Today you are four years old. We spent much of the past weekend celebrating your birthday with close friends and family. Your dad and I were worried that you would be disappointed with today, the actual day of your birthday, because your party and gifts would be behind you, and because you kept insisting that even more people! were coming over to celebrate today. Instead we climbed in your bed to wake you up by singing to you, then you got to eat a cinnamon roll for breakfast, you took little goody bags to school, Nana and Dziatku picked you up and took you to lunch, and Daddy and I surprised you with a trip to the movies tonight. So I would say your day was pretty special despite the absence of a second party. Oh, and you got to eat the whole vitamin today - an entire cartoon character. Such a thrill after two years of eating separated heads and torsos to supplement your nutrition.
You had a ball at your birthday party. You were funny and charming and appropriately thankful for all the wonderful gifts you received. Once all the gifts were opened you got to play and play and play. I love the way you throw yourself into your play. At one point you had your stuffed dog and your Fancy Nancy doll arguing over whether or not ice cream could be purchased from a My Little Pony. As the evening wore on you invented a game called driving lessons where you stuck pretend keys into your corn popper (yes, it's a baby toy that you still love to play on), "paid" with a credit card, and had one of the adults tell you where to drive to and what obstacles to avoid. When Aunt Meaghan's boyfriend, Stephen, told you your card had been declined you asked for clarification. He told you there was no money left on that card. "That's okay!" you declared, "I have another one!"
We had an early afternoon meal the day of your party, with gifts opened promptly afterward. You had hours to play with your new things, but still protested bedtime, crying out, "I only played for one second!" The days are just not long enough for all the fun you hope to have.
Three was an interesting age. In the beginning three felt a lot like two, I have to say there were a lot of months during which you failed to exhibit any resemblance to a reasonable human being. The good news is that the closer you grew to four, the more the unreasonable parts slipped away leaving a whole bunch of delightful behind. The age you are now is one of my favorite yet. You are such a distinct personality. You are sensitive and funny and smart - too smart for your own good I sometimes fear.
We still have plenty of oil and water moments, you and I. I don't know if that is a mother-daughter thing, or a result of our stubborn oldest-child personalities clashing. We exasperate and frustrate one another, but we also laugh and dance and sing and hug. I know you know you are loved, and that is one of my proudest accomplishments as a parent.

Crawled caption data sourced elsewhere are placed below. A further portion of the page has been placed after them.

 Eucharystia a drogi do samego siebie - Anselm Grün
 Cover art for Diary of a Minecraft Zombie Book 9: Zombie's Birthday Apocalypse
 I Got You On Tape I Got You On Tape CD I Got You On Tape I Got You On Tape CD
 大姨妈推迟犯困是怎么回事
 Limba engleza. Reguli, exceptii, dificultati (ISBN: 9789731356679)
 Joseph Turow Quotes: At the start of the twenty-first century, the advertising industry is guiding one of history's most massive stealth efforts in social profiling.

You life has been turned upside down in the last year. One year ago, as you turned three, we announced to our family that we'd be adding a brother or sister into the mix. My pregnancy grew complicated and I ended up spending the better part of a month in the hospital and on bed rest. It was a scary and lonely time and it was awful being away from you. I hated knowing that I wasn't there to fix your pigtails and read to you and hear your stories and make your dinner. And even after Michael was born he was in the hospital for a month, a month that I spent recovering from surgery and getting sick and pumping milk and visting him. It was almost like having another month away from you and it was one of the most difficult times of my entire life. You weren't even able to meet your brother until he was almost a month old. We were so fortunate to have family and friends who dropped everything to fill in the gaps and lovingly cared for you when Daddy or I couldn't. How strange it must have been for you, that I suddenly disappeared and sometimes Nana was there and sometimes Mugga was there and then there was this brother that you heard about but couldn't touch or see. I'm sorry it happened that way.

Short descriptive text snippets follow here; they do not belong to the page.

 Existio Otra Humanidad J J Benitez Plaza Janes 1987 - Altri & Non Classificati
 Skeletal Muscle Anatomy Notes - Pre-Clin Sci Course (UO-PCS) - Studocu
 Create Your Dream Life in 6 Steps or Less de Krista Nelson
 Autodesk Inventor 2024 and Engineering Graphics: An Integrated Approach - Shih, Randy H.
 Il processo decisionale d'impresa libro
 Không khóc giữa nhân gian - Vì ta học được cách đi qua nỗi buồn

Good things have happened too, this last year, because despite all the difficult times, you became a big sister and there is no one better suited for the job. You love your brother fiercely. And he loves you, too. In fact you are fond of informing us that Michael loves you best because you can always make him smile. I think you might be right. You play with Michael and sing to him and kiss his pudgy cheeks. He is a lucky one, that Michael, lucky to have a sister like you.
In the last year you also started school and you are flourishing there. You love being with other children and you come home just bursting with songs and stories of play dough and paint. It was an excellent decision, sending you to school. You were ready for the world outside our walls. I am so proud to watch you making your way. You amaze me Harper.

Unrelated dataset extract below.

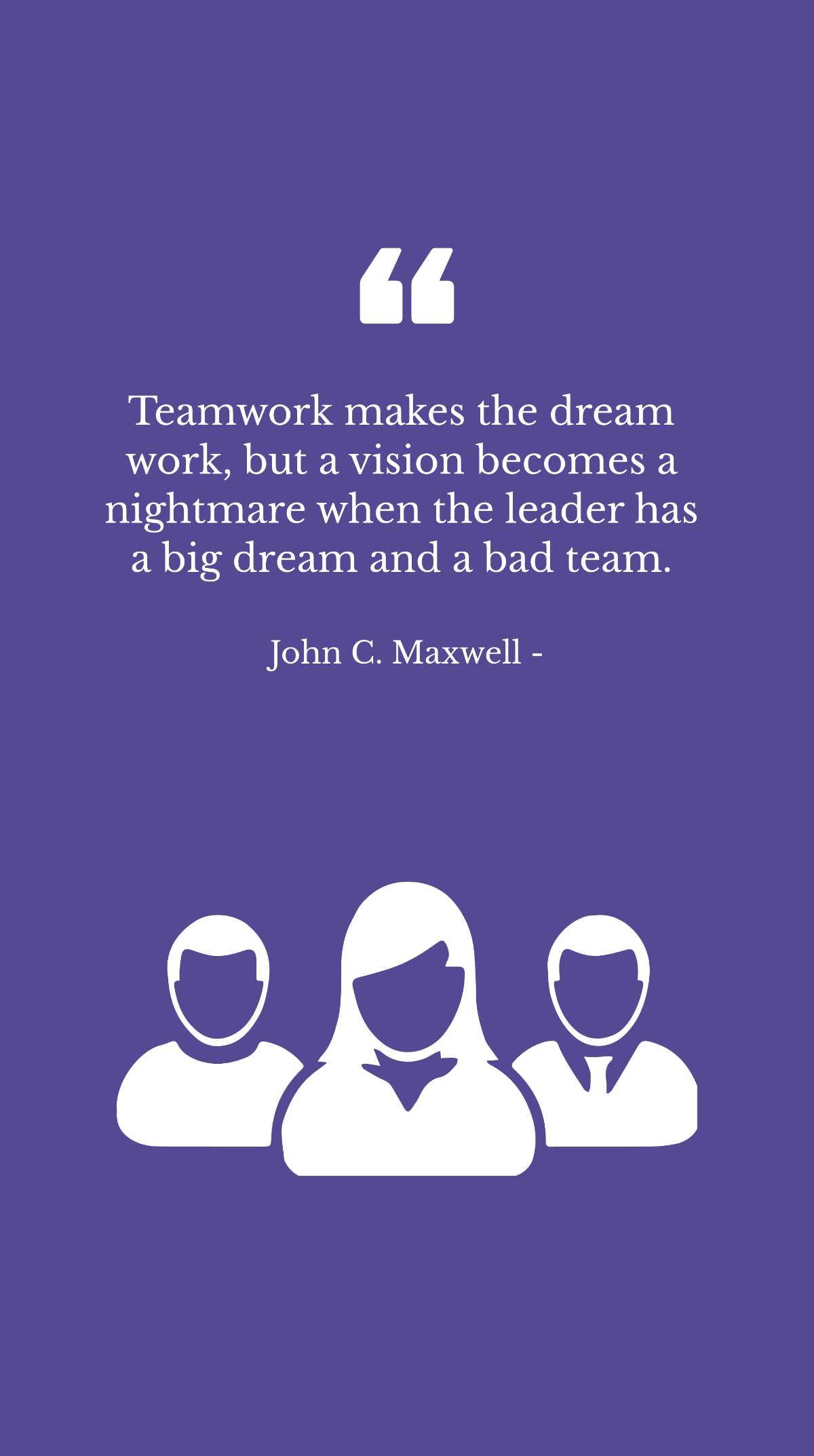 John C. Maxwell - Teamwork makes the dream work, but a vision becomes a nightmare when the leader has a big dream and a bad team. Template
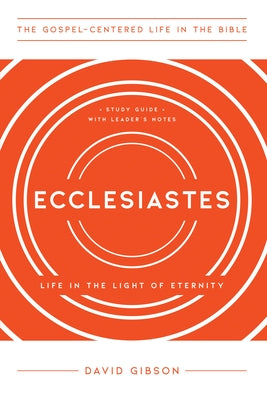 Ecclesiastes: Life in the Light of Eternity, Study Guide with Leader's Notes by Gibson, David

Being your mom is both the most difficult and the most rewarding job I have ever had. It is easy to get caught up in the whirlwind of our days and move from one thing to the next without stopping to appreciate each other. But I want you to know, for the record, that I am honored to be your mother. I am pretty sure I already learn more from you than you do from me. While it is a little scary, how fast these years fly by, it is thrilling, too, because I so enjoy watching you grow.
I love you Harper, maybe more than you'll ever fully understand. I can't wait to see what your next year will bring.